When I was a child (around six years old, I think) I tried to wire up a 120V light socket with 22AWG wire. I also created a short circuit there. It was a good thing that the wires I used were so tiny, since they just instantly evaporated all the wire out of the insulation. 

BLUE SMOKE EVERYWHERE.

I've since learned to do my research first  (and had some schooling in electronics as well)


----------



## R-T-B (Feb 22, 2015)

I did the same thing with a standard AC socket trying to power a DC project.  About 6 or 7 as well.  No blue smoke but that outlet is still blackened to this day.

Thankfully for me, it was a 10AMP 120V circuit so it just tripped really fast.

That was about when I stopped messing with electronic things.  They seem less magical when they blow up.

Back now to NOT blowing things up...


----------



## Toothless (Feb 22, 2015)

Okay, last question. Would this be okay to use directly to a fan and PSU? It's a Rosewill fan controller where I took off the part that plugs into the board, showing the three pin connector.


----------



## m4gicfour (Feb 22, 2015)

It should be fine, yes.

Just to be sure, what do you mean when you say "I took off the part that plugs into the board"

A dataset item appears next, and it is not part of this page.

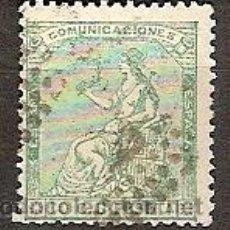 Sellos: SELLO ESPAÑA I REPUBLICA EDIFIL 133 AÑO 1873 CORONA MURAL Y ALEGORIA DE ESPAÑA USADO . Lote 37003900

Like I said, some of those molex power bricks omit one of the ground pins, usually the one closest to the 12V pin, which you'll be drawing power from. So if you use one of those to power it, and if that's the case that it only has 3 pins in the molex end, you'd just need to connect the two black wires in the center of that molex together on that adapter. If not, and the molex power brick has all four pins, then you don't need to do anything but plug it in.

If you're going to be using things like this that are meant mainly for use inside a PC case, it's not a bad idea to take some electrical tape and cover all the bare connection points once you've got it all hooked up and working, and of course keep it out of reach of pets and small children.


----------



## Caring1 (Feb 22, 2015)

I have a fan speed controller almost identical to that, it too came originally with two wires on the molex connectors and doesn't need any work or modification for it to work.


----------



## m4gicfour (Feb 22, 2015)

Not with a desktop PSU, no. He is however using a NETBOOK.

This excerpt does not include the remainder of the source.